[START OF ENTRIES SUPPLIED]

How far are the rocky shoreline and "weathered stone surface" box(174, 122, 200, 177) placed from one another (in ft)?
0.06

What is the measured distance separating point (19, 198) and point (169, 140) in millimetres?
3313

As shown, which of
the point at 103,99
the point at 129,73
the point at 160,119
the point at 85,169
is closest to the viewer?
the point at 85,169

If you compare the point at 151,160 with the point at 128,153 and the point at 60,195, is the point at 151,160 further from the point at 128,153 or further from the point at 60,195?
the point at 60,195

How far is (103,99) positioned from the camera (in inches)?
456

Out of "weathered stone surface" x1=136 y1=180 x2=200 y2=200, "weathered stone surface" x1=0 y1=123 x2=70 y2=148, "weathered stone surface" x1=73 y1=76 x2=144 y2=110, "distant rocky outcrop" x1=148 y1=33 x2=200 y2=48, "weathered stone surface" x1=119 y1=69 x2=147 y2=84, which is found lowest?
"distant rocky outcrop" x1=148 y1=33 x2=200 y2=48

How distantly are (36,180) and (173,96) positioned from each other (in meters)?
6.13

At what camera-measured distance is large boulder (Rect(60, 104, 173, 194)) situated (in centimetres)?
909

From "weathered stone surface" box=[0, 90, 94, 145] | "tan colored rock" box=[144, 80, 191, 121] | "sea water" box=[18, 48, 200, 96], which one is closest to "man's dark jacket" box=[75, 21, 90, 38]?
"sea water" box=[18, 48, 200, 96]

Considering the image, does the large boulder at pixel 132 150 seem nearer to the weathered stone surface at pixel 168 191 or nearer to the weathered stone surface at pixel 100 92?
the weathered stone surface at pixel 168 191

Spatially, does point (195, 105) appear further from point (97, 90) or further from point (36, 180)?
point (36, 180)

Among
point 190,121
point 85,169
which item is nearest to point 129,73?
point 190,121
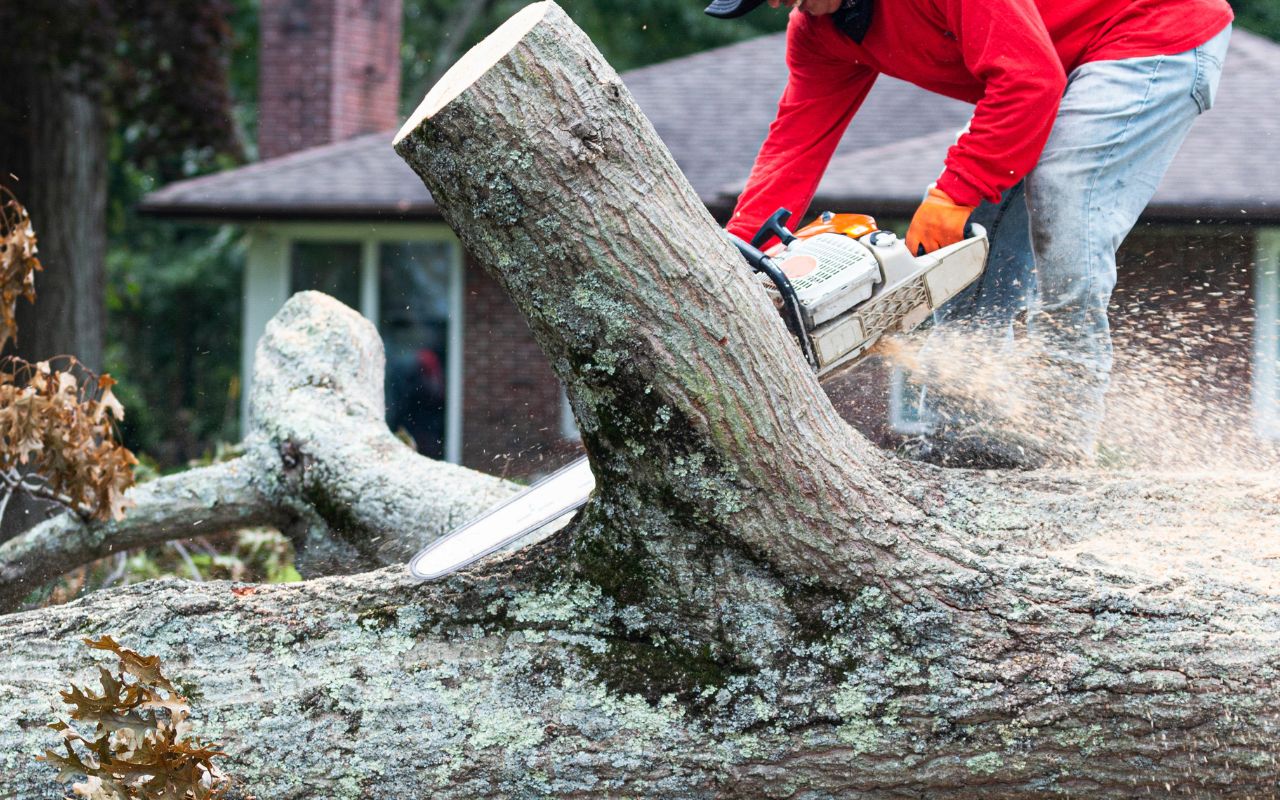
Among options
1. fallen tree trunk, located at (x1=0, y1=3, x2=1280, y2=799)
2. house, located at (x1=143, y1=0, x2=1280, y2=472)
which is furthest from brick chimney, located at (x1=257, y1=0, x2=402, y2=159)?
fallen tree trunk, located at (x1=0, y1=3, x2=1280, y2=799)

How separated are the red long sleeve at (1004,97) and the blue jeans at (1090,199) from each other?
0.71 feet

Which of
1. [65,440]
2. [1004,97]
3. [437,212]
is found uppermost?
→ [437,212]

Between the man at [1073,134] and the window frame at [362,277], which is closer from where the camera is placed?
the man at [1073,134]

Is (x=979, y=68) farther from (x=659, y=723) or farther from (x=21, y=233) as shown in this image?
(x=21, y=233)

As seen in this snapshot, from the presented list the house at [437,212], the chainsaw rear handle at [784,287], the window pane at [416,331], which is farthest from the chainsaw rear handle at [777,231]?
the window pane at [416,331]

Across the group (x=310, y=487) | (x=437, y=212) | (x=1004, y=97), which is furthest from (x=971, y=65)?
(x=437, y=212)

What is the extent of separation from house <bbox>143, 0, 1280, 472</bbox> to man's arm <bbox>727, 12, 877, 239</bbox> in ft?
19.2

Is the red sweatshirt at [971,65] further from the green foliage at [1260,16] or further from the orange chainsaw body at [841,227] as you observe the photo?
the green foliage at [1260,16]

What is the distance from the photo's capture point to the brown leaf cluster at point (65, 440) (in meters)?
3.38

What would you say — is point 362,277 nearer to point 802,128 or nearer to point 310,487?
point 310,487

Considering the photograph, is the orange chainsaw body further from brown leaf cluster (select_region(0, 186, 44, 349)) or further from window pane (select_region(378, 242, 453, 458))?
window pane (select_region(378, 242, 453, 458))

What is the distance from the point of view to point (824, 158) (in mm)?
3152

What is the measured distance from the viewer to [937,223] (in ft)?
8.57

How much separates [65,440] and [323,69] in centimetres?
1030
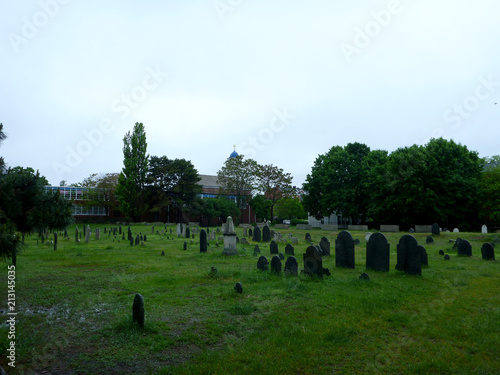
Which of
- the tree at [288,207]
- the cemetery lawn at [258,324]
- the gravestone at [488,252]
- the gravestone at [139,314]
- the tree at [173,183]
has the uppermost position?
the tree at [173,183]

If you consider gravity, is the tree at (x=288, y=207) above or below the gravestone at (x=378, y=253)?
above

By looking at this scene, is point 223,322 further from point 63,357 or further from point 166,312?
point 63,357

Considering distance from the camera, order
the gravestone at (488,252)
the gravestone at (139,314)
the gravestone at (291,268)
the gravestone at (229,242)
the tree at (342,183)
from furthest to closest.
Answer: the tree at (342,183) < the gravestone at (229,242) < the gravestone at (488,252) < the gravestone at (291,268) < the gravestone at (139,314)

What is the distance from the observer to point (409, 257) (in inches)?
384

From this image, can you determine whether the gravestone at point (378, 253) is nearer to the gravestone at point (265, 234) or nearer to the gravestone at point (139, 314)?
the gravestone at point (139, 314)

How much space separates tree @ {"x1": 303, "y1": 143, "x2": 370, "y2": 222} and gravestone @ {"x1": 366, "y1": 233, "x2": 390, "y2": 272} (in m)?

[END OF ENTRIES SUPPLIED]

■ **PROBLEM DETAILS**
Repeat exactly, and only, the lines from the one containing "What is the distance from the observer" through the end of the material.

■ **IN RESPONSE**
What is the distance from the observer to point (409, 257) (in inches)?
384

From this image, can you determine whether the gravestone at point (378, 253) is nearer to the gravestone at point (265, 234) or nearer to the gravestone at point (139, 314)?
the gravestone at point (139, 314)

How much space separates tree @ {"x1": 303, "y1": 143, "x2": 370, "y2": 222} and gravestone @ {"x1": 366, "y1": 233, "x2": 390, "y2": 272} (in m)?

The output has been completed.